== Set exercise 1 ==
Please rewrite the paragraph of the burst executions text that begins "A burst object can preserve resources" as a short bulleted list, keeping its main facts.
== Set exercise 2 ==
In the burst executions text, list in order the stages that the memory-mapping example goes through, from the first mapping to the release of the resource.
== Set exercise 3 ==
According to the burst executions text, what does the lifetime of a burst object hint to a driver?

== Document segment ==
○ ○ ○

Neural Networks HAL 1.2 introduces the concept of burst executions. Burst executions are a sequence of executions of the same prepared model that occur in rapid succession, such as those operating on frames of a camera capture or successive audio samples. A burst object is used to control a set of burst executions, and to preserve resources between executions, enabling executions to have lower overhead. Burst objects enable three optimizations:
- A burst object is created before a sequence of executions, and freed when the sequence has ended. Because of this, the lifetime of the burst object hints to a driver how long it should remain in a high-performance state.
- A burst object can preserve resources between executions. For example, a driver can map a memory object on the first execution and cache the mapping in the burst object for reuse in subsequent executions. Any cached resource can be released when the burst object is destroyed or when the NNAPI runtime notifies the burst object that the resource is no longer required.

○ ○ ○

== Listed entries ==
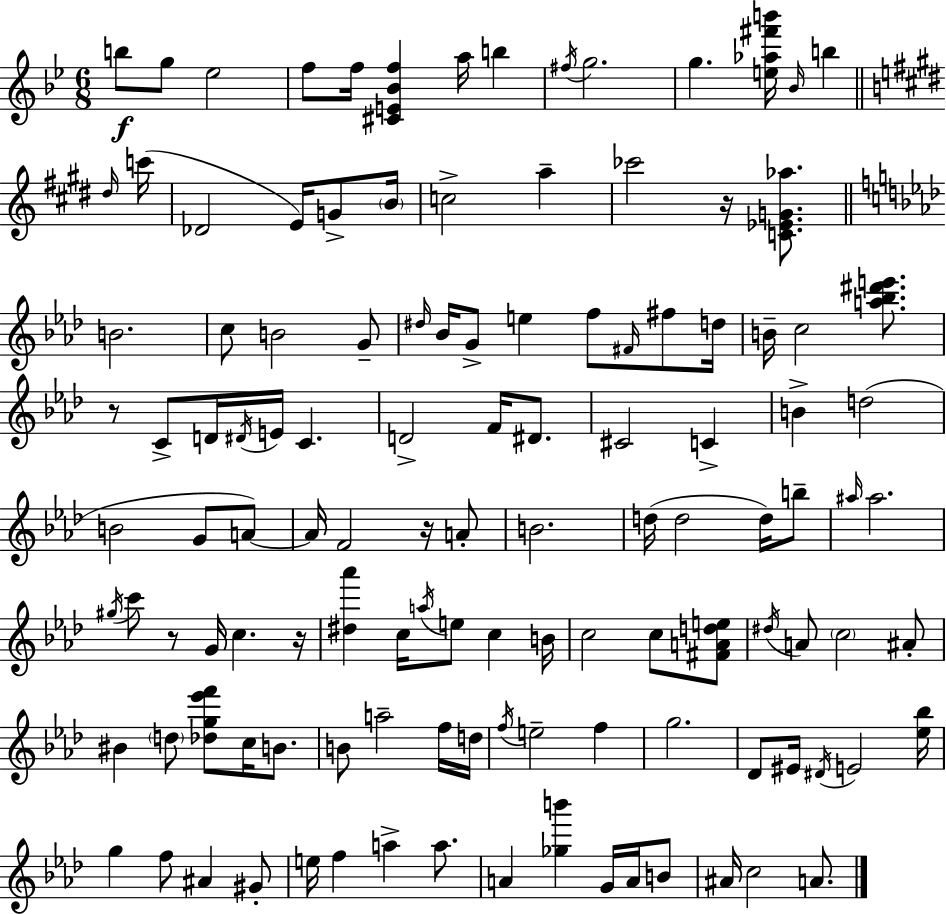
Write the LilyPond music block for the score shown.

○ ○ ○

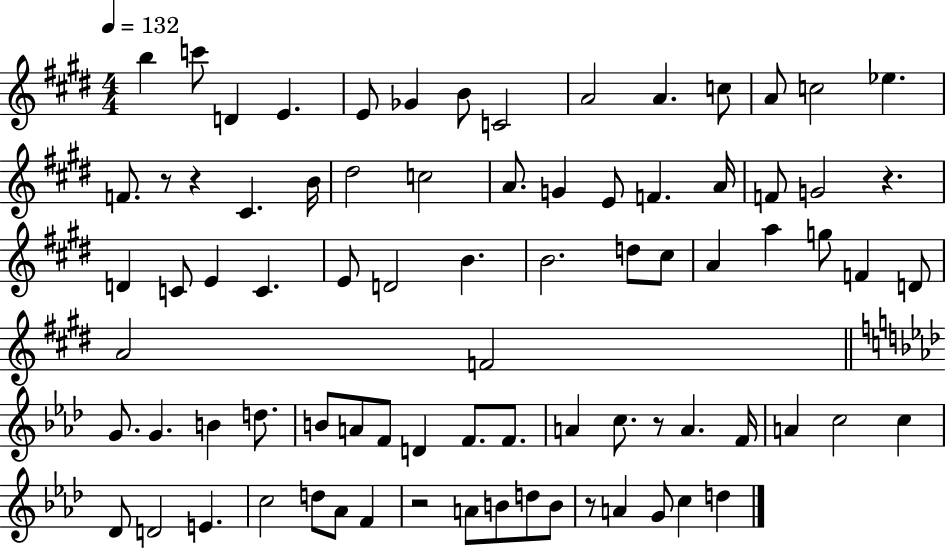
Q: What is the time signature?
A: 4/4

○ ○ ○

== Complete output 1 ==
- A burst object can keep resources between executions.
- Example: a driver maps a memory object on the first execution and caches that mapping in the burst object so later executions can reuse it.
- A cached resource can be released when the burst object is destroyed.
- A cached resource can also be released when the NNAPI runtime tells the burst object that it is no longer required.

== Complete output 2 ==
1. On the first execution, the driver maps a memory object.
2. The driver caches the mapping in the burst object.
3. Subsequent executions reuse the cached mapping.
4. The cached resource is released, either when the burst object is destroyed or when the NNAPI runtime notifies the burst object that the resource is no longer required.

== Complete output 3 ==
It hints how long the driver should remain in a high-performance state.